Over recent years, the ADF has averaged a separation rate of about 8 to 10 per cent.
In its incoming government brief to Defence Minister Richard Marles, the defence force acknowledged it was facing an uphill battle to find and retain skilled personnel.
“This will continue until they get their c**p together at the top of the military and the only way to change the culture … is getting rid of the top echelon and restarting,” Senator Lambie added.
Mr Albanese landed in San Diego on Sunday (AEDT) and was met by Australian ambassador to the US Arthur Sinodinos and US ambassador to Australia Caroline Kennedy.
NED-4597-How AUKUS stacks up
The formal AUKUS announcement is anticipated on Tuesday morning (AEDT).
Prior to the trilateral statement, Mr Albanese will hold individual talks with British Prime Minister Rishi Sunak and US President Joe Biden.

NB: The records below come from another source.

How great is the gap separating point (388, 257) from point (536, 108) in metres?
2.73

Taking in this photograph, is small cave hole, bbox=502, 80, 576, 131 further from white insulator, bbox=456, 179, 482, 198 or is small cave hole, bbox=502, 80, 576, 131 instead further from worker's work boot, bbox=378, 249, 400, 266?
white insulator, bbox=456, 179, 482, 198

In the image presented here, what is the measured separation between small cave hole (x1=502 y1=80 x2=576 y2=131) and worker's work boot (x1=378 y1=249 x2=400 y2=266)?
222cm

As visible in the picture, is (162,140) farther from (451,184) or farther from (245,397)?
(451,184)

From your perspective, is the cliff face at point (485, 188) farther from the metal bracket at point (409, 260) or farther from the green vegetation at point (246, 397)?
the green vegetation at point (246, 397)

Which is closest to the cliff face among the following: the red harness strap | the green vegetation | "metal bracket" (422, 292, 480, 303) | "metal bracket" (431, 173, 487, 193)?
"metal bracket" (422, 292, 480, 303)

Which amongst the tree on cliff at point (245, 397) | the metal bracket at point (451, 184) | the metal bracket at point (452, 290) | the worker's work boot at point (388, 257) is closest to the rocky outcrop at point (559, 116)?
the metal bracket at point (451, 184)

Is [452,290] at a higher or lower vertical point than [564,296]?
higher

According to leaks from both sides of the Atlantic, the three-phase plan will include US submarines visiting Western Australia more regularly, the government purchasing five second hand US vessels and a next-generation fleet to be built from a British design and include American US combat systems and weapons.
Estimates provided to The Australian have forecast the program will cost more than $200bn over 30 years.
Asked about the reported price tag, Labor frontbencher Tanya Plibersek decline to confirm the cost ahead of Tuesday’s announcement.
“These submarines will be very important in our ability to defend ourselves in the future,” she told Seven.
“It’s a very long-term project and with it will come a substantial number of jobs and huge investment and a real capability in the Australian economy”.